Data entries:
** START **

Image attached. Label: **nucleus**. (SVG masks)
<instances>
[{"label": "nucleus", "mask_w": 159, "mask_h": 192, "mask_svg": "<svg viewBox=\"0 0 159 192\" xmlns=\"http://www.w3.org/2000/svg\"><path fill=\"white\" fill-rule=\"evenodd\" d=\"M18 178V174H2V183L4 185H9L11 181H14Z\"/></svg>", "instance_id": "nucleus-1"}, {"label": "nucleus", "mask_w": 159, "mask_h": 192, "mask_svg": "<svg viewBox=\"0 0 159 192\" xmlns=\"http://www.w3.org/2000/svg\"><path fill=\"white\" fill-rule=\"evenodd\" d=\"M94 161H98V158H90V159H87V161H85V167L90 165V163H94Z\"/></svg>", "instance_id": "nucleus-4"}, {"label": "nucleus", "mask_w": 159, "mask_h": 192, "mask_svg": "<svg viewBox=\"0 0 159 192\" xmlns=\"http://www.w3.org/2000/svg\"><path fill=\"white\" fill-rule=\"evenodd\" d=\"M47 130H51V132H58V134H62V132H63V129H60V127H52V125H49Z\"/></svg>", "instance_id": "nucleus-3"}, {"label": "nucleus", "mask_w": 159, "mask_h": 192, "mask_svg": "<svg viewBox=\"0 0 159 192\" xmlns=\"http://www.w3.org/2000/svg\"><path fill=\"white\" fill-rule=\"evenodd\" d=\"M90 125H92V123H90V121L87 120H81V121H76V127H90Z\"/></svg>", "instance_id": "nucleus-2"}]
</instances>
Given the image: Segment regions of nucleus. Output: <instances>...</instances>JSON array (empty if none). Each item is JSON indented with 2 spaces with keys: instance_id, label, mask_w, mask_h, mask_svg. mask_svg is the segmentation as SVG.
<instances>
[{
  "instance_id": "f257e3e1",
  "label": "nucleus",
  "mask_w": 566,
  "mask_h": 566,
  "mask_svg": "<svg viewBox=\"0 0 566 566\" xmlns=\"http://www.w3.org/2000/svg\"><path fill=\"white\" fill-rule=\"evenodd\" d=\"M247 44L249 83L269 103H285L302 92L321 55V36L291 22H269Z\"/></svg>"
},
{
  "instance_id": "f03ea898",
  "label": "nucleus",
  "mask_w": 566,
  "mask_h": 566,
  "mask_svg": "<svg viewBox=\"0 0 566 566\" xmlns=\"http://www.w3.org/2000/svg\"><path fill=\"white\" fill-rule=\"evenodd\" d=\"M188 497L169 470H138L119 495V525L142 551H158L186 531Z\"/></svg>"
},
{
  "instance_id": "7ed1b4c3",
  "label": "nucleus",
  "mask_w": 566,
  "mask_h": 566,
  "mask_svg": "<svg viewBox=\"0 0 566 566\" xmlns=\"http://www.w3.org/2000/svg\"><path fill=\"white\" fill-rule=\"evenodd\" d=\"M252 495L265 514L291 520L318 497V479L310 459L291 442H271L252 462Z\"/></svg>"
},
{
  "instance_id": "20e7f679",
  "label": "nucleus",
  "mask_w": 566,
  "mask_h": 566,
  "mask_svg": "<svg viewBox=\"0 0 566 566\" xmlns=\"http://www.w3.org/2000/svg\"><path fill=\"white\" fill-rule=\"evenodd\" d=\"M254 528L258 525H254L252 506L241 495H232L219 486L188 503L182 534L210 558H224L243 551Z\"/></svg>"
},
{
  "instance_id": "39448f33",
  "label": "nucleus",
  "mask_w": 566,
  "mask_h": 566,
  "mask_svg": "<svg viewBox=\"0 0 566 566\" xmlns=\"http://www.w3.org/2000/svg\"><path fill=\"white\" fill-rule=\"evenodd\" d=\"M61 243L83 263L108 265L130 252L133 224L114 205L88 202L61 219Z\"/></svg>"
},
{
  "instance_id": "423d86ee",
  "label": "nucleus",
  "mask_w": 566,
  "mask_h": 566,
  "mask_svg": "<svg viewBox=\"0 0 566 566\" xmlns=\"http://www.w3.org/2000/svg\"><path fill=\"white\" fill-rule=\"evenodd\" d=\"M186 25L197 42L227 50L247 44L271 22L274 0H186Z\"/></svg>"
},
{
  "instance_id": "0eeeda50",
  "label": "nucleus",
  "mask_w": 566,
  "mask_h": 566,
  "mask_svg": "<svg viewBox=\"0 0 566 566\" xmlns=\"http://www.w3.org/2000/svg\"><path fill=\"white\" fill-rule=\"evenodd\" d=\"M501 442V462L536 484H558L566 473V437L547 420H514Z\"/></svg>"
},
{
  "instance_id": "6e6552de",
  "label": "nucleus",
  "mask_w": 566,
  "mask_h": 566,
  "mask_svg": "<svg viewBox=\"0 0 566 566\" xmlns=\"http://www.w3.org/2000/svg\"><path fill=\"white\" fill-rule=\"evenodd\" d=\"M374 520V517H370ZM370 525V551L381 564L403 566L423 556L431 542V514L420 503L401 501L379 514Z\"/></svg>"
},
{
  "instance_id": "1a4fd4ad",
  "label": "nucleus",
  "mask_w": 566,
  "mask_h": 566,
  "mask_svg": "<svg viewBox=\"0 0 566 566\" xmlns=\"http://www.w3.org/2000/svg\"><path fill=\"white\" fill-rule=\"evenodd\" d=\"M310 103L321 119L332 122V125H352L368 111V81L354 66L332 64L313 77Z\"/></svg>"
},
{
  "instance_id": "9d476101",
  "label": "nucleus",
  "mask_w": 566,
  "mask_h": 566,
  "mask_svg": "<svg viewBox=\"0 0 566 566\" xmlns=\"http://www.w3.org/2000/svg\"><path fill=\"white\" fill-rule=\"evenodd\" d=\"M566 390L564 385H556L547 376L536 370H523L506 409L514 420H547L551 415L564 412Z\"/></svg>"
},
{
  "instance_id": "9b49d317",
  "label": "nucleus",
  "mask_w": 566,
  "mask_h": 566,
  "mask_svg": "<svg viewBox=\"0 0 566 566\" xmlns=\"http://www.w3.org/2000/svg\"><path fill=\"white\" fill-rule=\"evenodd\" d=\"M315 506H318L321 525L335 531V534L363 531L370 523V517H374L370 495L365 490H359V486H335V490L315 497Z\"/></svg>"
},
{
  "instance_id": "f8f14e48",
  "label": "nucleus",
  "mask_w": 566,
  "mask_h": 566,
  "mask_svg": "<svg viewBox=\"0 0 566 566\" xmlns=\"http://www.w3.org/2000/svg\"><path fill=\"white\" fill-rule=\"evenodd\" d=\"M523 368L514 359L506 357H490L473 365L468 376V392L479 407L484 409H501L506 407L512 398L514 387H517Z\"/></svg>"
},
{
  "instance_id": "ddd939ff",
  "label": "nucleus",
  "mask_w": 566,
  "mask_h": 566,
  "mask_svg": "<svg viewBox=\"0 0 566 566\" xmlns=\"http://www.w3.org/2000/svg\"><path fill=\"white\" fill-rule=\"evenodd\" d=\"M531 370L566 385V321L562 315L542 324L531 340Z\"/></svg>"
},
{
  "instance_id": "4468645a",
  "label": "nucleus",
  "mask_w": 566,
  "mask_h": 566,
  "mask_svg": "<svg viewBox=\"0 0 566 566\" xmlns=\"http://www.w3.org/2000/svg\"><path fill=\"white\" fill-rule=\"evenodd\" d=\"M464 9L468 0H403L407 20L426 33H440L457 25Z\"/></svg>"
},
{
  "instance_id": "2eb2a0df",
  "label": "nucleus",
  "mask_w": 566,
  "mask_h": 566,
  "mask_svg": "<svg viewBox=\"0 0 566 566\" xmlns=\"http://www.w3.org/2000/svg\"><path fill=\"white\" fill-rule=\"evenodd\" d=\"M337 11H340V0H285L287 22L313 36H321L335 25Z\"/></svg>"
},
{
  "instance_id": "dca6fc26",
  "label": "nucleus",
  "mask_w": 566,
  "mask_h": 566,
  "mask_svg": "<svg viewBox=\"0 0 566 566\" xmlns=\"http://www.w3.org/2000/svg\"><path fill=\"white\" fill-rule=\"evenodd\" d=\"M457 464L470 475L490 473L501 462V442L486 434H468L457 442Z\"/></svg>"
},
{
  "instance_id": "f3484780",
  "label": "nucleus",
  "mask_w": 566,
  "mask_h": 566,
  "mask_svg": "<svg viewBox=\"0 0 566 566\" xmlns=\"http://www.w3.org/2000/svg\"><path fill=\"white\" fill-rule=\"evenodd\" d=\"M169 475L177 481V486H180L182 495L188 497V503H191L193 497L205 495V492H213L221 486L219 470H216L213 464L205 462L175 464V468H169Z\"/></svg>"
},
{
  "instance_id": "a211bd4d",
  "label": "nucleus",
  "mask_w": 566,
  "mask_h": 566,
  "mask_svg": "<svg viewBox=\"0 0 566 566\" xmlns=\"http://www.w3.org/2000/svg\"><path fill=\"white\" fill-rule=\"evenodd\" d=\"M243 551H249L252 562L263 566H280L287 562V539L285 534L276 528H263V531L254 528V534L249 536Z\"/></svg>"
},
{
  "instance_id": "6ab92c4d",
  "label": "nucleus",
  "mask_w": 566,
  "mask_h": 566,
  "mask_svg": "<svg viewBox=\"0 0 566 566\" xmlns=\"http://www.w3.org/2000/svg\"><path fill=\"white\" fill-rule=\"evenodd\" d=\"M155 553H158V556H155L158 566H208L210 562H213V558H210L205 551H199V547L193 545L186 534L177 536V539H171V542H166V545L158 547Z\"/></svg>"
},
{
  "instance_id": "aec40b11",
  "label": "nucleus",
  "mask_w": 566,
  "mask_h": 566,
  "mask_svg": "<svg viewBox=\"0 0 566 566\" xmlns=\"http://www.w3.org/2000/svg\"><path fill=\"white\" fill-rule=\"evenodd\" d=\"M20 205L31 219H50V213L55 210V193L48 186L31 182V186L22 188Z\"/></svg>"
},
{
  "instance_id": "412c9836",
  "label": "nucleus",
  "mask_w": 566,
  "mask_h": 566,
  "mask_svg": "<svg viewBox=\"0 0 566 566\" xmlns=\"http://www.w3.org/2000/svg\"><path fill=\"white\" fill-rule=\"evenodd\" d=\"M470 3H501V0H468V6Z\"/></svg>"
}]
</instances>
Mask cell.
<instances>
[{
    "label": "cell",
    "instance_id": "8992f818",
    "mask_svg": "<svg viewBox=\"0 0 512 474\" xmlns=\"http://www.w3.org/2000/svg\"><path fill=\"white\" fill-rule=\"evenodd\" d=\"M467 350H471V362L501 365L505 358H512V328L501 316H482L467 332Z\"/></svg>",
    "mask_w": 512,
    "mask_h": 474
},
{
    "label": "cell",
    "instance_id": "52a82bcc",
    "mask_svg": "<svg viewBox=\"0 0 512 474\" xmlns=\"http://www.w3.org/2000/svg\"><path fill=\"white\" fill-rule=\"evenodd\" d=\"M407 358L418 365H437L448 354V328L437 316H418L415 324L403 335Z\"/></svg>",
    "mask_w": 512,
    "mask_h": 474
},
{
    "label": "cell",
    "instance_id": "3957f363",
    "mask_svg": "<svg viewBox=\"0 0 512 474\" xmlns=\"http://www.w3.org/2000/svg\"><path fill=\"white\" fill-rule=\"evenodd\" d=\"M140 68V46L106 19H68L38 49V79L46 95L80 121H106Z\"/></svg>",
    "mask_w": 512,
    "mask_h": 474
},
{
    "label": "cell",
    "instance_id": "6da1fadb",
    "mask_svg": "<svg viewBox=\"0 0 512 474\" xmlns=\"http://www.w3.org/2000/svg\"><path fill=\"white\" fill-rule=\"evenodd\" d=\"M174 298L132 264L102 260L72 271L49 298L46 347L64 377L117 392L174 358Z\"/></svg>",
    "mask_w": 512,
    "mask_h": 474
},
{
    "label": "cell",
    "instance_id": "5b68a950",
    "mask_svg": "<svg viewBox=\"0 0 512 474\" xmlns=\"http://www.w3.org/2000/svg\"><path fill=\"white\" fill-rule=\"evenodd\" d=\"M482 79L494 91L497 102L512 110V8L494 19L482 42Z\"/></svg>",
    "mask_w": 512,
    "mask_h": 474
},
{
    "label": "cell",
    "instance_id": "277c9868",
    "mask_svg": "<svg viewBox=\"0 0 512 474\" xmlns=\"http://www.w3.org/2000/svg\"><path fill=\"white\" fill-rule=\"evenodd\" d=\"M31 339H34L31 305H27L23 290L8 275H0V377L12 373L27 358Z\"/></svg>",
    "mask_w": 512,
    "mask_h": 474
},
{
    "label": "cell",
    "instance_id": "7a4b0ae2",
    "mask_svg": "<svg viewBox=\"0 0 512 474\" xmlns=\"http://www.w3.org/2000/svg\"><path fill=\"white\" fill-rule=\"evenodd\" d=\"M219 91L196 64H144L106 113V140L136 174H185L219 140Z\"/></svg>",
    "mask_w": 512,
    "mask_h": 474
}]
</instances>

** END **

Instructions for the task
Could you reproduce the data starting at its first line and ending at the line containing "44L249 83L269 103H285L302", changing "Segment regions" to "Outline regions" and keeping everything else identical? Return only those lines.

Complete output
Image attached. Label: **nucleus**. (SVG masks)
<instances>
[{"label": "nucleus", "mask_w": 159, "mask_h": 192, "mask_svg": "<svg viewBox=\"0 0 159 192\" xmlns=\"http://www.w3.org/2000/svg\"><path fill=\"white\" fill-rule=\"evenodd\" d=\"M18 178V174H2V183L4 185H9L11 181H14Z\"/></svg>", "instance_id": "nucleus-1"}, {"label": "nucleus", "mask_w": 159, "mask_h": 192, "mask_svg": "<svg viewBox=\"0 0 159 192\" xmlns=\"http://www.w3.org/2000/svg\"><path fill=\"white\" fill-rule=\"evenodd\" d=\"M94 161H98V158H90V159H87V161H85V167L90 165V163H94Z\"/></svg>", "instance_id": "nucleus-4"}, {"label": "nucleus", "mask_w": 159, "mask_h": 192, "mask_svg": "<svg viewBox=\"0 0 159 192\" xmlns=\"http://www.w3.org/2000/svg\"><path fill=\"white\" fill-rule=\"evenodd\" d=\"M47 130H51V132H58V134H62V132H63V129H60V127H52V125H49Z\"/></svg>", "instance_id": "nucleus-3"}, {"label": "nucleus", "mask_w": 159, "mask_h": 192, "mask_svg": "<svg viewBox=\"0 0 159 192\" xmlns=\"http://www.w3.org/2000/svg\"><path fill=\"white\" fill-rule=\"evenodd\" d=\"M90 125H92V123H90V121L87 120H81V121H76V127H90Z\"/></svg>", "instance_id": "nucleus-2"}]
</instances>
Given the image: Outline regions of nucleus. Output: <instances>...</instances>JSON array (empty if none). Each item is JSON indented with 2 spaces with keys: instance_id, label, mask_w, mask_h, mask_svg. mask_svg is the segmentation as SVG.
<instances>
[{
  "instance_id": "f257e3e1",
  "label": "nucleus",
  "mask_w": 566,
  "mask_h": 566,
  "mask_svg": "<svg viewBox=\"0 0 566 566\" xmlns=\"http://www.w3.org/2000/svg\"><path fill=\"white\" fill-rule=\"evenodd\" d=\"M247 44L249 83L269 103H285L302 92L321 55V36L291 22H269Z\"/></svg>"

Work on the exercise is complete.